Photo credit NASA Goddard Photo and Video
Is the massive environment, health and safety (EHS) risks, which fossil fuel companies represent, starting to hurt their businesses?
Reading this morning about the Deepwater Horizon explosion and the continuing oil spill in the Gulf of Mexico I note that BP’s market value has fallen from ?122bn last week to ?102.5bn today – a loss of almost ?20bn in a week (or just over 16% of its value).
What has to be really worrying for BP investors is that
- Oil from the oil spill reached the Louisiana coast by April 30th
- Analysts estimate that the Louisiana fishing industry could sustain $2.5 billion in losses, while Florida could lose $3 billion in tourism income
- The oil spill could be leaking at a rate of 25,000 barrels a day, five times the government’s current estimate, industry experts say
- No one can say for sure when it will finally stop but estimates are that it will take up to three months and possibly more
- President Obama himself has declared “BP is responsible for this leak. BP will be paying the bill.” and he’s just talking about the cleanup operations, not the litigation
- Documents have emerged showing BP argued against new, stricter safety rules proposed last year by the U.S. agency that oversees offshore drilling, a whistleblower is accusing BP of failing to keep key documents vital to safe shut-down on its Atlantis rig and
- the first of the court cases against BP are already being filed
Things must be pretty grim at present in BP’s plush London HQ but it is not like BP have an exceptionally poor record by fossil fuel producers standards. For example:
- Gulf Oil (now Chevron) and Total S.A. were found jointly responsible for the explosion at the Bantry Bay oil terminal which killed 50 people in 1979
- ExxonMobil has an appalling environmental record which includes the Exxon Valdez oil spill in Alaska, the Booklyn oil spill, the Sakhalin-I oil and gas project in the Russian Far East and accusations that it knowingly assisted human rights violations, including torture, murder and rape
- Shell has a similarly poor environmental record being heavily invested in oil extraction from Canadian tar sands, and Shell has been accused of human rights violations in Nigeria, including summary execution, crimes against humanity, torture, inhumane treatment and arbitrary arrest and detention
- Chevron’s environmental and human rights record is, frankly, appalling.
And this EHS risk is not limited to oil and gas companies. On the contrary:
Massey Energy, the owner of the Upper Big Branch coal mine which exploded four weeks ago, killing 29 miners, has a terrible record of environmental and health and safety abuses. In fact, so bad are they that the FBI announced recently that they would be investigating Massey for the possible bribery of federal officials overseeing mining industry regulation and for potential criminal negligence.

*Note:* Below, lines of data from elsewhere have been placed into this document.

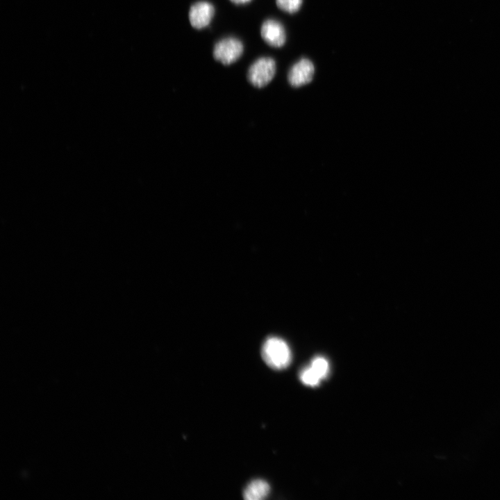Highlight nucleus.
I'll use <instances>...</instances> for the list:
<instances>
[{
    "label": "nucleus",
    "mask_w": 500,
    "mask_h": 500,
    "mask_svg": "<svg viewBox=\"0 0 500 500\" xmlns=\"http://www.w3.org/2000/svg\"><path fill=\"white\" fill-rule=\"evenodd\" d=\"M261 353L267 365L278 370L286 368L292 359L288 344L278 337L268 338L262 344Z\"/></svg>",
    "instance_id": "nucleus-1"
},
{
    "label": "nucleus",
    "mask_w": 500,
    "mask_h": 500,
    "mask_svg": "<svg viewBox=\"0 0 500 500\" xmlns=\"http://www.w3.org/2000/svg\"><path fill=\"white\" fill-rule=\"evenodd\" d=\"M276 73V62L269 57L256 60L249 67L247 78L254 87L260 88L267 85Z\"/></svg>",
    "instance_id": "nucleus-2"
},
{
    "label": "nucleus",
    "mask_w": 500,
    "mask_h": 500,
    "mask_svg": "<svg viewBox=\"0 0 500 500\" xmlns=\"http://www.w3.org/2000/svg\"><path fill=\"white\" fill-rule=\"evenodd\" d=\"M244 46L235 38H224L216 43L213 49L214 58L223 65H231L242 55Z\"/></svg>",
    "instance_id": "nucleus-3"
},
{
    "label": "nucleus",
    "mask_w": 500,
    "mask_h": 500,
    "mask_svg": "<svg viewBox=\"0 0 500 500\" xmlns=\"http://www.w3.org/2000/svg\"><path fill=\"white\" fill-rule=\"evenodd\" d=\"M314 73L315 67L312 62L307 58H302L290 68L288 79L292 87L298 88L310 83Z\"/></svg>",
    "instance_id": "nucleus-4"
},
{
    "label": "nucleus",
    "mask_w": 500,
    "mask_h": 500,
    "mask_svg": "<svg viewBox=\"0 0 500 500\" xmlns=\"http://www.w3.org/2000/svg\"><path fill=\"white\" fill-rule=\"evenodd\" d=\"M215 15V8L209 2L198 1L192 4L189 11V20L192 26L201 29L209 25Z\"/></svg>",
    "instance_id": "nucleus-5"
},
{
    "label": "nucleus",
    "mask_w": 500,
    "mask_h": 500,
    "mask_svg": "<svg viewBox=\"0 0 500 500\" xmlns=\"http://www.w3.org/2000/svg\"><path fill=\"white\" fill-rule=\"evenodd\" d=\"M260 34L265 42L274 47H282L286 40L283 24L275 19L265 20L262 24Z\"/></svg>",
    "instance_id": "nucleus-6"
},
{
    "label": "nucleus",
    "mask_w": 500,
    "mask_h": 500,
    "mask_svg": "<svg viewBox=\"0 0 500 500\" xmlns=\"http://www.w3.org/2000/svg\"><path fill=\"white\" fill-rule=\"evenodd\" d=\"M269 485L265 481L256 479L247 485L244 490L243 497L246 500H260L269 494Z\"/></svg>",
    "instance_id": "nucleus-7"
},
{
    "label": "nucleus",
    "mask_w": 500,
    "mask_h": 500,
    "mask_svg": "<svg viewBox=\"0 0 500 500\" xmlns=\"http://www.w3.org/2000/svg\"><path fill=\"white\" fill-rule=\"evenodd\" d=\"M309 366L322 380L326 378L329 372L328 362L323 356H316L314 358Z\"/></svg>",
    "instance_id": "nucleus-8"
},
{
    "label": "nucleus",
    "mask_w": 500,
    "mask_h": 500,
    "mask_svg": "<svg viewBox=\"0 0 500 500\" xmlns=\"http://www.w3.org/2000/svg\"><path fill=\"white\" fill-rule=\"evenodd\" d=\"M299 378L303 384L310 387L318 385L322 381L310 366L304 367L301 371Z\"/></svg>",
    "instance_id": "nucleus-9"
},
{
    "label": "nucleus",
    "mask_w": 500,
    "mask_h": 500,
    "mask_svg": "<svg viewBox=\"0 0 500 500\" xmlns=\"http://www.w3.org/2000/svg\"><path fill=\"white\" fill-rule=\"evenodd\" d=\"M303 0H276L277 6L288 13L297 12L302 4Z\"/></svg>",
    "instance_id": "nucleus-10"
},
{
    "label": "nucleus",
    "mask_w": 500,
    "mask_h": 500,
    "mask_svg": "<svg viewBox=\"0 0 500 500\" xmlns=\"http://www.w3.org/2000/svg\"><path fill=\"white\" fill-rule=\"evenodd\" d=\"M230 1L235 4H244V3H248L251 0H230Z\"/></svg>",
    "instance_id": "nucleus-11"
}]
</instances>
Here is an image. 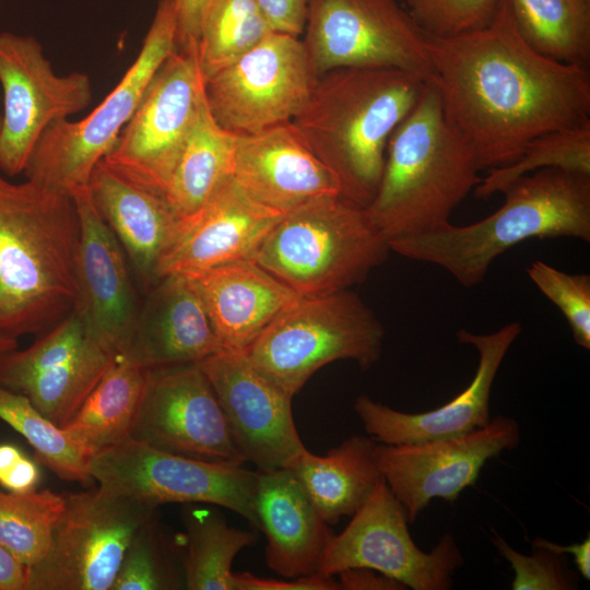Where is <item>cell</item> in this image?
<instances>
[{
  "label": "cell",
  "instance_id": "obj_1",
  "mask_svg": "<svg viewBox=\"0 0 590 590\" xmlns=\"http://www.w3.org/2000/svg\"><path fill=\"white\" fill-rule=\"evenodd\" d=\"M426 36L446 119L481 170L514 162L543 133L590 120L589 67L532 48L519 33L508 0L492 22L453 37Z\"/></svg>",
  "mask_w": 590,
  "mask_h": 590
},
{
  "label": "cell",
  "instance_id": "obj_2",
  "mask_svg": "<svg viewBox=\"0 0 590 590\" xmlns=\"http://www.w3.org/2000/svg\"><path fill=\"white\" fill-rule=\"evenodd\" d=\"M79 243L71 193L0 172V333L37 335L74 309Z\"/></svg>",
  "mask_w": 590,
  "mask_h": 590
},
{
  "label": "cell",
  "instance_id": "obj_3",
  "mask_svg": "<svg viewBox=\"0 0 590 590\" xmlns=\"http://www.w3.org/2000/svg\"><path fill=\"white\" fill-rule=\"evenodd\" d=\"M426 81L387 68H341L318 78L291 122L334 174L342 197L364 208L370 203L388 141L417 103Z\"/></svg>",
  "mask_w": 590,
  "mask_h": 590
},
{
  "label": "cell",
  "instance_id": "obj_4",
  "mask_svg": "<svg viewBox=\"0 0 590 590\" xmlns=\"http://www.w3.org/2000/svg\"><path fill=\"white\" fill-rule=\"evenodd\" d=\"M502 193L500 208L468 224L450 222L396 240L390 250L447 271L464 287L480 284L493 262L532 238L590 241V175L546 168L524 175Z\"/></svg>",
  "mask_w": 590,
  "mask_h": 590
},
{
  "label": "cell",
  "instance_id": "obj_5",
  "mask_svg": "<svg viewBox=\"0 0 590 590\" xmlns=\"http://www.w3.org/2000/svg\"><path fill=\"white\" fill-rule=\"evenodd\" d=\"M474 153L446 119L432 80L391 134L377 191L365 208L388 244L433 231L481 180Z\"/></svg>",
  "mask_w": 590,
  "mask_h": 590
},
{
  "label": "cell",
  "instance_id": "obj_6",
  "mask_svg": "<svg viewBox=\"0 0 590 590\" xmlns=\"http://www.w3.org/2000/svg\"><path fill=\"white\" fill-rule=\"evenodd\" d=\"M389 251L366 209L335 194L284 214L253 261L299 296H316L362 283Z\"/></svg>",
  "mask_w": 590,
  "mask_h": 590
},
{
  "label": "cell",
  "instance_id": "obj_7",
  "mask_svg": "<svg viewBox=\"0 0 590 590\" xmlns=\"http://www.w3.org/2000/svg\"><path fill=\"white\" fill-rule=\"evenodd\" d=\"M385 330L353 291L300 296L243 352L270 380L294 397L321 367L340 359L371 368Z\"/></svg>",
  "mask_w": 590,
  "mask_h": 590
},
{
  "label": "cell",
  "instance_id": "obj_8",
  "mask_svg": "<svg viewBox=\"0 0 590 590\" xmlns=\"http://www.w3.org/2000/svg\"><path fill=\"white\" fill-rule=\"evenodd\" d=\"M177 0H160L134 61L117 85L83 119L51 123L24 169L27 180L70 193L86 186L95 166L114 149L150 81L176 48Z\"/></svg>",
  "mask_w": 590,
  "mask_h": 590
},
{
  "label": "cell",
  "instance_id": "obj_9",
  "mask_svg": "<svg viewBox=\"0 0 590 590\" xmlns=\"http://www.w3.org/2000/svg\"><path fill=\"white\" fill-rule=\"evenodd\" d=\"M44 558L28 569V590H110L137 531L157 509L101 485L66 493Z\"/></svg>",
  "mask_w": 590,
  "mask_h": 590
},
{
  "label": "cell",
  "instance_id": "obj_10",
  "mask_svg": "<svg viewBox=\"0 0 590 590\" xmlns=\"http://www.w3.org/2000/svg\"><path fill=\"white\" fill-rule=\"evenodd\" d=\"M302 35L317 78L341 68L433 76L426 36L397 0H309Z\"/></svg>",
  "mask_w": 590,
  "mask_h": 590
},
{
  "label": "cell",
  "instance_id": "obj_11",
  "mask_svg": "<svg viewBox=\"0 0 590 590\" xmlns=\"http://www.w3.org/2000/svg\"><path fill=\"white\" fill-rule=\"evenodd\" d=\"M91 481L152 507L169 503L227 508L257 528V471L175 455L131 438L92 456Z\"/></svg>",
  "mask_w": 590,
  "mask_h": 590
},
{
  "label": "cell",
  "instance_id": "obj_12",
  "mask_svg": "<svg viewBox=\"0 0 590 590\" xmlns=\"http://www.w3.org/2000/svg\"><path fill=\"white\" fill-rule=\"evenodd\" d=\"M203 97L204 76L197 47L175 48L102 161L128 181L165 196Z\"/></svg>",
  "mask_w": 590,
  "mask_h": 590
},
{
  "label": "cell",
  "instance_id": "obj_13",
  "mask_svg": "<svg viewBox=\"0 0 590 590\" xmlns=\"http://www.w3.org/2000/svg\"><path fill=\"white\" fill-rule=\"evenodd\" d=\"M317 80L302 38L272 31L205 79L204 96L223 129L237 135L251 134L292 121Z\"/></svg>",
  "mask_w": 590,
  "mask_h": 590
},
{
  "label": "cell",
  "instance_id": "obj_14",
  "mask_svg": "<svg viewBox=\"0 0 590 590\" xmlns=\"http://www.w3.org/2000/svg\"><path fill=\"white\" fill-rule=\"evenodd\" d=\"M404 507L381 477L365 504L334 534L319 573L335 576L350 568H369L412 590H449L463 565L455 538L445 533L428 553L416 546L409 532Z\"/></svg>",
  "mask_w": 590,
  "mask_h": 590
},
{
  "label": "cell",
  "instance_id": "obj_15",
  "mask_svg": "<svg viewBox=\"0 0 590 590\" xmlns=\"http://www.w3.org/2000/svg\"><path fill=\"white\" fill-rule=\"evenodd\" d=\"M0 172L8 177L24 173L51 123L82 111L93 98L86 73L56 74L35 37L11 32L0 33Z\"/></svg>",
  "mask_w": 590,
  "mask_h": 590
},
{
  "label": "cell",
  "instance_id": "obj_16",
  "mask_svg": "<svg viewBox=\"0 0 590 590\" xmlns=\"http://www.w3.org/2000/svg\"><path fill=\"white\" fill-rule=\"evenodd\" d=\"M130 438L204 461L246 463L214 390L198 364L146 369Z\"/></svg>",
  "mask_w": 590,
  "mask_h": 590
},
{
  "label": "cell",
  "instance_id": "obj_17",
  "mask_svg": "<svg viewBox=\"0 0 590 590\" xmlns=\"http://www.w3.org/2000/svg\"><path fill=\"white\" fill-rule=\"evenodd\" d=\"M113 356L74 308L24 350L0 355V386L25 396L61 427L97 385Z\"/></svg>",
  "mask_w": 590,
  "mask_h": 590
},
{
  "label": "cell",
  "instance_id": "obj_18",
  "mask_svg": "<svg viewBox=\"0 0 590 590\" xmlns=\"http://www.w3.org/2000/svg\"><path fill=\"white\" fill-rule=\"evenodd\" d=\"M520 442L515 418L496 416L470 433L416 444H377L381 477L413 523L434 498L455 502L473 485L487 460Z\"/></svg>",
  "mask_w": 590,
  "mask_h": 590
},
{
  "label": "cell",
  "instance_id": "obj_19",
  "mask_svg": "<svg viewBox=\"0 0 590 590\" xmlns=\"http://www.w3.org/2000/svg\"><path fill=\"white\" fill-rule=\"evenodd\" d=\"M198 365L246 462L259 471L288 468L307 449L294 422V397L259 371L243 352L221 351Z\"/></svg>",
  "mask_w": 590,
  "mask_h": 590
},
{
  "label": "cell",
  "instance_id": "obj_20",
  "mask_svg": "<svg viewBox=\"0 0 590 590\" xmlns=\"http://www.w3.org/2000/svg\"><path fill=\"white\" fill-rule=\"evenodd\" d=\"M520 333L518 321L491 333L460 329L458 341L475 347L479 354L474 377L467 388L444 405L420 413L401 412L361 394L354 402V411L366 433L375 441L399 445L456 437L486 426L491 421L489 400L495 377Z\"/></svg>",
  "mask_w": 590,
  "mask_h": 590
},
{
  "label": "cell",
  "instance_id": "obj_21",
  "mask_svg": "<svg viewBox=\"0 0 590 590\" xmlns=\"http://www.w3.org/2000/svg\"><path fill=\"white\" fill-rule=\"evenodd\" d=\"M80 220L76 256V308L91 331L113 356L126 352L140 304L129 274L126 253L99 214L88 186L73 189Z\"/></svg>",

Massey’s main competitors in the US are little better –
- Arch Coal, and CONSOL Energy are heavily involved in Mountaintop Renewal while
- Peabody Energy has a long history of of opposing efforts to mitigate the negative environmental effects of coal production and combustion
With the rapidly increasing number of environmental lawsuits taking place companies like the above are going to be spending more and more of their time in the courts with the consequent losses in time, productivity and reputation which that entails.
When you couple that with the growing interest in environmental issues being taken by the SEC, the EPA and investors and suddenly the business case for being an ethical, non-polluting business seems all the stronger.
After all, as many people noted on Twitter in the last few days, spills of air from wind farms or sun from solar plants are not going to have the devastating environmental consequences we have witnessed in the last decades as a result of our addiction to fossil fuels.